Problems to solve:
**A)** Write out the part of the Rolex Kentucky report between "British riders Oliver" and "could get here.", inclusive, copying it character for character.
**B)** Find every line in the records that contains the string "together", matching case exactly, and copy each such line in full.

Text section:
A field of 53 horses-the largest ever since the event became a CCI4* in 1998-will start the Rolex Kentucky Three-Day Event, presented by Bridgestone, on Thursday morning. All 53 horses that were presented to the ground jury and official veterinarian at 3:00 this afternoon were accepted for competition.
Rolex Kentucky will get underway tomorrow despite transportation delays caused by the ash spewing from the erupting volcano in Iceland. American Phillip Dutton had planned to ride three horses at Rolex Kentucky and to ride Woodburn at the Badminton Three-Day Event, the second leg in the Rolex Grand Slam. But he was unable to fly Woodburn to England, so he’ll be facing the monumental task of guiding four horses around the Rolex Kentucky cross-country course.
Boyd Martin, who like Dutton represented Australia before moving to the United States, will ride three horses.
British riders Oliver Townend and William Fox-Pitt both reached Lexington yesterday after negotiating a maze of different forms of transportation. Townend, who is positioned to win the $350,000 bonus that goes with the Rolex Grand Slam if he wins this weekend on one of his two horses, paid $3,000 for a taxi ride from Paris to Madrid in order to catch a flight to Miami. Fox-Pitt convinced a neighbor to fly him in his private plane to Madrid so he could get here.

Raw data:
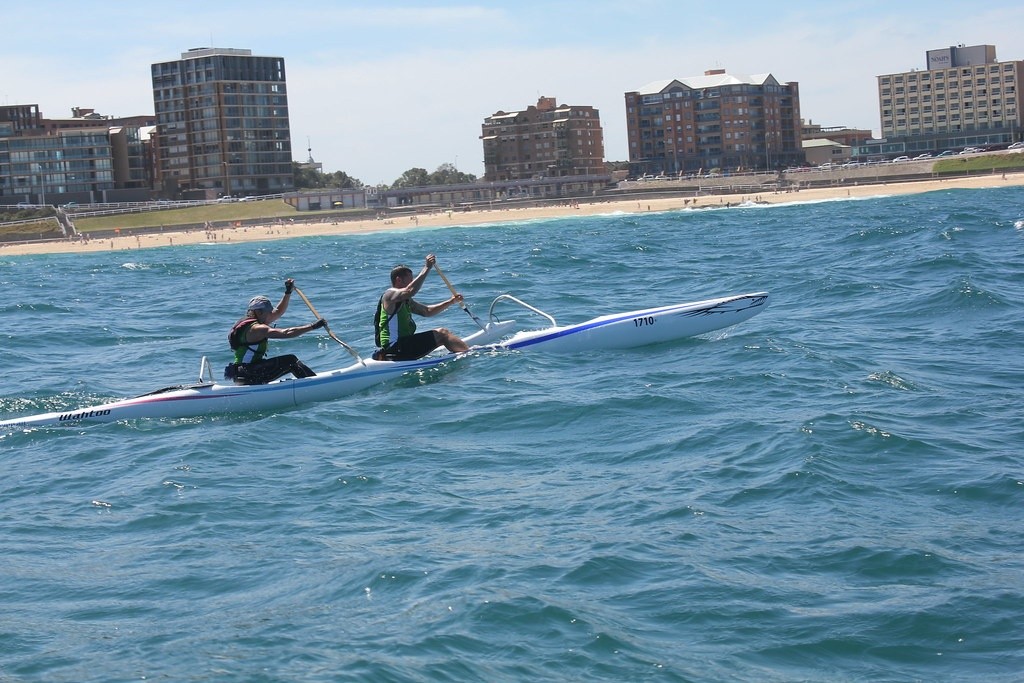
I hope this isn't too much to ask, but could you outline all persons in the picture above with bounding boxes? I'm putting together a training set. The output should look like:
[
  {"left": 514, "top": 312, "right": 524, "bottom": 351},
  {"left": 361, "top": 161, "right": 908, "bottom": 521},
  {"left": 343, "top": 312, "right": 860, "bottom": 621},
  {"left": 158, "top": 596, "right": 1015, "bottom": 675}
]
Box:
[
  {"left": 69, "top": 230, "right": 172, "bottom": 250},
  {"left": 203, "top": 219, "right": 294, "bottom": 240},
  {"left": 720, "top": 183, "right": 812, "bottom": 208},
  {"left": 374, "top": 254, "right": 469, "bottom": 361},
  {"left": 377, "top": 202, "right": 520, "bottom": 226},
  {"left": 684, "top": 198, "right": 697, "bottom": 204},
  {"left": 636, "top": 203, "right": 640, "bottom": 209},
  {"left": 1002, "top": 172, "right": 1005, "bottom": 180},
  {"left": 305, "top": 215, "right": 339, "bottom": 225},
  {"left": 545, "top": 198, "right": 610, "bottom": 209},
  {"left": 228, "top": 278, "right": 328, "bottom": 385}
]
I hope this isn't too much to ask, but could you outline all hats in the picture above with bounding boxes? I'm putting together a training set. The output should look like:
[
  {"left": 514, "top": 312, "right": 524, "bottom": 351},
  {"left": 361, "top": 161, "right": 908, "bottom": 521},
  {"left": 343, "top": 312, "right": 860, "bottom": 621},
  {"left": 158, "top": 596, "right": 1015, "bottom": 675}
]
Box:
[{"left": 248, "top": 296, "right": 279, "bottom": 311}]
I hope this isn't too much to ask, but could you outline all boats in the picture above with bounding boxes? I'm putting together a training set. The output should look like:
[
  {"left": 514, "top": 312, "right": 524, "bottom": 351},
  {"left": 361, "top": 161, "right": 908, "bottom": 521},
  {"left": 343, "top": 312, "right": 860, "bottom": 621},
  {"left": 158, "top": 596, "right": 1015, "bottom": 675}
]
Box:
[{"left": 1, "top": 291, "right": 769, "bottom": 430}]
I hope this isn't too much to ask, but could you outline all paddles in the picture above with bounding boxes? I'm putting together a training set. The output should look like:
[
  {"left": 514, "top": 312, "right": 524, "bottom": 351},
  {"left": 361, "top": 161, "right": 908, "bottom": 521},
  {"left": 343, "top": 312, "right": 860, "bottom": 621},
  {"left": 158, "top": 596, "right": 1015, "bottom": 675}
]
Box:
[
  {"left": 433, "top": 260, "right": 489, "bottom": 336},
  {"left": 293, "top": 284, "right": 367, "bottom": 368}
]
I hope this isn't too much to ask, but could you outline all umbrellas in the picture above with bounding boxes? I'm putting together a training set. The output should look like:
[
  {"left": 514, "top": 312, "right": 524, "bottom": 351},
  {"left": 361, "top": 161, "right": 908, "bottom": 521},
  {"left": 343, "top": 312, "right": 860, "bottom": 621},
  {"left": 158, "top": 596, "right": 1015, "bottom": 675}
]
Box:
[{"left": 334, "top": 202, "right": 342, "bottom": 205}]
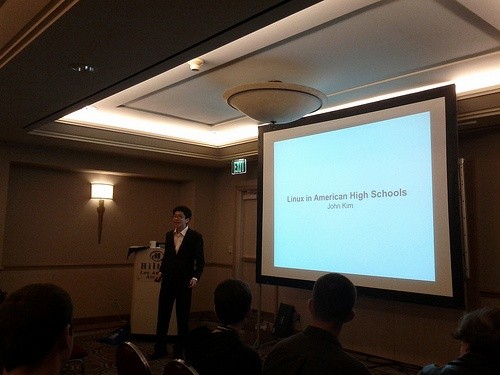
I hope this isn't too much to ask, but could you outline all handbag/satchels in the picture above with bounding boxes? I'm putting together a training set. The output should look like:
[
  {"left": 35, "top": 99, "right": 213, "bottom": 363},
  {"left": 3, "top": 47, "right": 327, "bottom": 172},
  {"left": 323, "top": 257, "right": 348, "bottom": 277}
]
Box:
[{"left": 271, "top": 303, "right": 300, "bottom": 339}]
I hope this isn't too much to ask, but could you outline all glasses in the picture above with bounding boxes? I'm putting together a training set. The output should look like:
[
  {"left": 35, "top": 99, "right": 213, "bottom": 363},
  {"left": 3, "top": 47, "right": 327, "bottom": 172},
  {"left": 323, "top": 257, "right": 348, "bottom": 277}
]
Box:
[{"left": 172, "top": 215, "right": 187, "bottom": 219}]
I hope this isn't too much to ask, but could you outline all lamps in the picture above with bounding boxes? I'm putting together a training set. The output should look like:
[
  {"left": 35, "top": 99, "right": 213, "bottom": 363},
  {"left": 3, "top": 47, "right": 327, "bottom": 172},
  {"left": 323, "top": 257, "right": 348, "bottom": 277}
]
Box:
[
  {"left": 221, "top": 82, "right": 327, "bottom": 125},
  {"left": 90, "top": 182, "right": 114, "bottom": 244}
]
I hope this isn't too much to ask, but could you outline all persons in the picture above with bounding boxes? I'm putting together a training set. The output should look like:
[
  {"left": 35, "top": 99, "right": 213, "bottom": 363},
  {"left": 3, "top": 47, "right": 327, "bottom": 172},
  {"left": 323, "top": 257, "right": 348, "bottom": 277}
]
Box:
[
  {"left": 0, "top": 283, "right": 74, "bottom": 375},
  {"left": 415, "top": 305, "right": 500, "bottom": 375},
  {"left": 148, "top": 206, "right": 205, "bottom": 361},
  {"left": 182, "top": 278, "right": 262, "bottom": 375},
  {"left": 262, "top": 274, "right": 373, "bottom": 375}
]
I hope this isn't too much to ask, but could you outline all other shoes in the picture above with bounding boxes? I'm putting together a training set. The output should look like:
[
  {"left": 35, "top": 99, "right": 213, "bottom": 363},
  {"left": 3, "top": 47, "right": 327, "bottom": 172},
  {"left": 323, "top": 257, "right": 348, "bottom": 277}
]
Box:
[
  {"left": 174, "top": 354, "right": 184, "bottom": 360},
  {"left": 149, "top": 352, "right": 168, "bottom": 361}
]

Full solutions:
**A)**
British riders Oliver Townend and William Fox-Pitt both reached Lexington yesterday after negotiating a maze of different forms of transportation. Townend, who is positioned to win the $350,000 bonus that goes with the Rolex Grand Slam if he wins this weekend on one of his two horses, paid $3,000 for a taxi ride from Paris to Madrid in order to catch a flight to Miami. Fox-Pitt convinced a neighbor to fly him in his private plane to Madrid so he could get here.

**B)**
I hope this isn't too much to ask, but could you outline all persons in the picture above with bounding boxes? I'm putting together a training set. The output should look like:
I hope this isn't too much to ask, but could you outline all hats in the picture above with bounding boxes? I'm putting together a training set. The output should look like:
I hope this isn't too much to ask, but could you outline all boats in the picture above with bounding boxes? I'm putting together a training set. The output should look like:
I hope this isn't too much to ask, but could you outline all paddles in the picture above with bounding boxes? I'm putting together a training set. The output should look like:
I hope this isn't too much to ask, but could you outline all umbrellas in the picture above with bounding boxes? I'm putting together a training set. The output should look like:
I hope this isn't too much to ask, but could you outline all handbag/satchels in the picture above with bounding boxes? I'm putting together a training set. The output should look like:
I hope this isn't too much to ask, but could you outline all glasses in the picture above with bounding boxes? I'm putting together a training set. The output should look like:
I hope this isn't too much to ask, but could you outline all lamps in the picture above with bounding boxes? I'm putting together a training set. The output should look like:
I hope this isn't too much to ask, but could you outline all persons in the picture above with bounding boxes? I'm putting together a training set. The output should look like:
I hope this isn't too much to ask, but could you outline all other shoes in the picture above with bounding boxes? I'm putting together a training set. The output should look like:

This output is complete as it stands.